> [Task requirements]
#1 In the post about athletes who smoke, which two professional athletes does the author name as examples of abilities he could never match?
#2 Write out the part of the post about athletes who smoke starting at "It’s simple really." and ending at "it look easy.", word for word.

> [Text section]
* * * * * * *

Monday, April 15, 2013

Why do People Get so Angry When Athletes Smoke?


It surprises me that every time an athlete is caught with a cigarette in his or her mouth, there is always a united public gasp of disbelief or shock. It usually spurns repeated photo prints, angry and confused calls on radio shows correlating perceived poor performance to his or her nicotine habitat, and ultimately, editorials condemning these athletes for their lack of righteous discipline and honorable behaviour. Even I find myself a little surprised when I see a photo of a professional with a little cigarette butt pursed in between their lips or fingers, but why? Why is it so surprising? Why does it make us so angry?



It’s simple really. It surprises the world because athletes are larger than life. They defy gravity and preconceived limitations of speed, velocity, force, and most of the time, they do it with style and they do it with finesse. Essentially, they make it look easy.

Yet in reality, they’re normal human beings, albeit with amazing athletic ability, but normal human beings plagued by the same vices and temptations as everyone else, even though, it should be noted that they enjoy much more expensive vices and temptations.



The reason people become so angry and disenchanted at an athlete smoking is because it is a reminder of dreams never lived, and the evidence that their childhood desires were never realized not because of supernatural devices, but because of a natural order of biological ability they weren’t lucky enough to receive.

All professional athletes have worked incredibly hard at honing their craft in order to ply their trade amongst the world’s best, however, they were given natural biological abilities. I’m 5’7; 5’8 on a good day, or 5’8 on a bad day when I’m wearing Timberland boots. I was never destined have the size, weight, or general physical make-up of the average professional athlete. I hoped that maybe I could balance that out with ambition and drive, but I genuinely believe, no matter how hard I worked or tried, I would never have been able to throw a ball as hard as Roger Clemens. Regardless of how many hours I spent on the court, I could never play with the speed, power, and precision of LeBron James. Professional athletes have spent countless hours painting, but at birth, they were just given a much better canvas than most of us.



When people see them smoking, it’s a reminder of sought-after gifts they were never granted, and the lucky ones who were. They get mad because professional athletes can do the things they dreamed of doing but can’t. When they see them smoking, there is slight evidence that it may not be due to a lack of effort, but instead, to a random draw of a genetic bet they had no say in; a draw that separated the athletic elite from those who toil with dreams, only to end up in a Sunday beer league; and it makes them angry and confused because for the millions who fantasize of professional sporting glory, seeing an athlete who lives that dream smoking, is perceived as an athlete who doesn’t appreciate what he or she has been given and what others have not.

* * * * * * *

> [Collected material]
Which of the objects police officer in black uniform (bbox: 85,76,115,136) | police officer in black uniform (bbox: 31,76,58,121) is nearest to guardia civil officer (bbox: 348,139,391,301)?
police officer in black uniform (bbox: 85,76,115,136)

* * * * * * *

> [Solutions to the exercise]
#1 Roger Clemens and LeBron James.

#2
It’s simple really. It surprises the world because athletes are larger than life. They defy gravity and preconceived limitations of speed, velocity, force, and most of the time, they do it with style and they do it with finesse. Essentially, they make it look easy.